Start of Block
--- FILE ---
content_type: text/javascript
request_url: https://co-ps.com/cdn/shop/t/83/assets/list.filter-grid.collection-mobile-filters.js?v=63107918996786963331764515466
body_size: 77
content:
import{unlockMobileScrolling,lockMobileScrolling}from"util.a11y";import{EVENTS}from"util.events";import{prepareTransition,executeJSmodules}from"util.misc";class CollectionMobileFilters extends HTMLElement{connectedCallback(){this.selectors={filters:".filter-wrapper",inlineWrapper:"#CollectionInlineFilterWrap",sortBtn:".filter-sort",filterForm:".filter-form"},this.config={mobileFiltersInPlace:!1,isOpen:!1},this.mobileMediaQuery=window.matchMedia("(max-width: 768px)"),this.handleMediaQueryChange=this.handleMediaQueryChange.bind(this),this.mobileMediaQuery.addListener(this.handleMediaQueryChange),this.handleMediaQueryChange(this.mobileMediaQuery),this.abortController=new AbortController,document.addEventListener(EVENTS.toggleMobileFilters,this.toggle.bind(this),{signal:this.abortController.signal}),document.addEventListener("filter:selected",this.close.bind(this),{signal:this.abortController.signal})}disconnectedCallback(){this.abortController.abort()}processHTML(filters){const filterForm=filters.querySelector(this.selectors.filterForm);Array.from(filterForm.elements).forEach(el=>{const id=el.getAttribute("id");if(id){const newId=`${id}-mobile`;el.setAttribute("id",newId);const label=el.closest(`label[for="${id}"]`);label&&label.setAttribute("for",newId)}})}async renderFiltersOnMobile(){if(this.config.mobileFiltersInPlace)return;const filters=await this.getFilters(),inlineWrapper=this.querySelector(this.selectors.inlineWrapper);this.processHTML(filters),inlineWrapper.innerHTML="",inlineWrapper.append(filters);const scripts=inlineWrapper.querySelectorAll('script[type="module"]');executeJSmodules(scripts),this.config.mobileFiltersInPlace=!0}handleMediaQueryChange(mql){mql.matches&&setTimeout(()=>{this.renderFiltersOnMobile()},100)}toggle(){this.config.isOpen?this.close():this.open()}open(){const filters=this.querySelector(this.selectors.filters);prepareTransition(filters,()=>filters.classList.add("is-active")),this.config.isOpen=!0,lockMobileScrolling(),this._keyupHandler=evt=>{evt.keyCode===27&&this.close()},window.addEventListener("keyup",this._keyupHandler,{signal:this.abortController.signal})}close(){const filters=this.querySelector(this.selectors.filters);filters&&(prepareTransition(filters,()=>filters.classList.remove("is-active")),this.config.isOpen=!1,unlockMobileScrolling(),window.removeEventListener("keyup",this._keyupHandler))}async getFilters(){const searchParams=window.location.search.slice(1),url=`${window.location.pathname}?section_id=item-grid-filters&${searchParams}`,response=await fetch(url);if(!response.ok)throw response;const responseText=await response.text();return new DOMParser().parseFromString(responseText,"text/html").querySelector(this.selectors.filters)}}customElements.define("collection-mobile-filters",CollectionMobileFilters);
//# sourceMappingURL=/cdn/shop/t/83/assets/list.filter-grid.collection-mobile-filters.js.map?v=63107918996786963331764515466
End of Block
Exercise directions: Look through the material above for the word "assets" and copy every line that has it.

Response below:
request_url: https://co-ps.com/cdn/shop/t/83/assets/list.filter-grid.collection-mobile-filters.js?v=63107918996786963331764515466
//# sourceMappingURL=/cdn/shop/t/83/assets/list.filter-grid.collection-mobile-filters.js.map?v=63107918996786963331764515466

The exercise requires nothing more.